Say $f : A \to B$ is a linear function and $A$ is a vector space. Then, for any $u \in A$, $f(u) = f(c_iu_i) = c_if(u_i)$, where the $u_i$ are a basis for $A$. Specifically, you can choose $u_i$ to be an eigenvector basis for $f$, so that $f(c_iu_i) = c_i \lambda_i u_i$ for eigenvalues $\lambda_i$. If the vector space $A$ we’re looking at consists of functions of a single argument, then when $\frac{d^n}{dx^n}v_i=\lambda^n v_i$, $v_i(x)=e^{\lambda x}$. If the vector space contains functions $u(x,y)$ of multiple arguments, when $\frac{\partial^n u_i}{\partial x^n} = \lambda^n u_i$, $u_i(x,y) = e^{\lambda x}u_i(y)$.

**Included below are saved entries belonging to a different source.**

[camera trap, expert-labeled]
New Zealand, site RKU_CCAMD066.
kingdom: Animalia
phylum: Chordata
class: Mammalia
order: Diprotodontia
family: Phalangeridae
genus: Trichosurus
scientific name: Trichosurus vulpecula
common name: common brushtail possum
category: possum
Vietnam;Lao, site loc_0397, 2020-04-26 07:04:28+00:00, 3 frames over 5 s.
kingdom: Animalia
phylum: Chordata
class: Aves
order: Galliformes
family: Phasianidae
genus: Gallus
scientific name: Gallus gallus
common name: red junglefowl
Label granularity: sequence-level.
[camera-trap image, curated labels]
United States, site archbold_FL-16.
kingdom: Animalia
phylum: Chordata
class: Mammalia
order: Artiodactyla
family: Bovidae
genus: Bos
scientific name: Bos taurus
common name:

Solving homogeneous equations

Say we know that $A\frac{d^2 u}{dx} + B \frac{du}{dx} + Cu = 0$. We can express $u$ in the derivative’s eigenfunction basis to get $(A\lambda_i^2 + B \lambda_i + C)c_i e^{\lambda_i t}=0$, which simplifies to $A\lambda_i^2 + B\lambda_i + C = 0$ (once again giving us the characteristic equation). This means that the only eigenfunctions that make up $u$ are those with eigenvalues that are the roots of the characteristic equation.

We can solve a system of linear equations to get the coefficients $c_i$. If we know the initial conditions $u(0)$ and $\partial_x u(0)$, when $x=0$, we get that the sum $c_i = u(0)$, and $c_i \lambda_i = \partial_x u(0)$. If, alternately, we know $u(0)$ and $u(X)$ for some $X$, the second equation in the system becomes $c_ie^{\lambda_i T} = u(T)$, which is still linear in the $c_i$.

Separation of Variables

Partial differential equations of the form $\partial^n_x u = k^m \partial^m_y u$ are called “separable”. To find what $u(x,y)$ is, we express it in the basis $c_i u_i(x) u_i(y)$. The differential equation tells us that $c_{ij} u_i(y) \partial^n_x u_j(x) = k^m c_{ij} u_j(x) \partial^m_y u_i(y)$. Considering each component of the sum separately, we get $\frac{\partial^n_x u_i(x)}{u_i(x)} = k^m \frac{\partial^m_y u_i(y)}{u_i(y)}$. As one side of the equation is only a function of $x$ and the other is only a function of $y$, both must equal a constant. Call this $\lambda^n$. We get $\partial_x^n u_i(x) = \lambda^n u_i(x)$, which means $u_i(x)=e^{\lambda x}$. For the other side, $\partial_y^m u_i(y) = \frac{\lambda^m}{k^m} u_i(y)$, which means $u_i(y) = e^{\frac{\lambda y}{k}}$. Together, we find that $u_i(x,y)=e^{\lambda (x + \frac{\lambda y}{k})}$.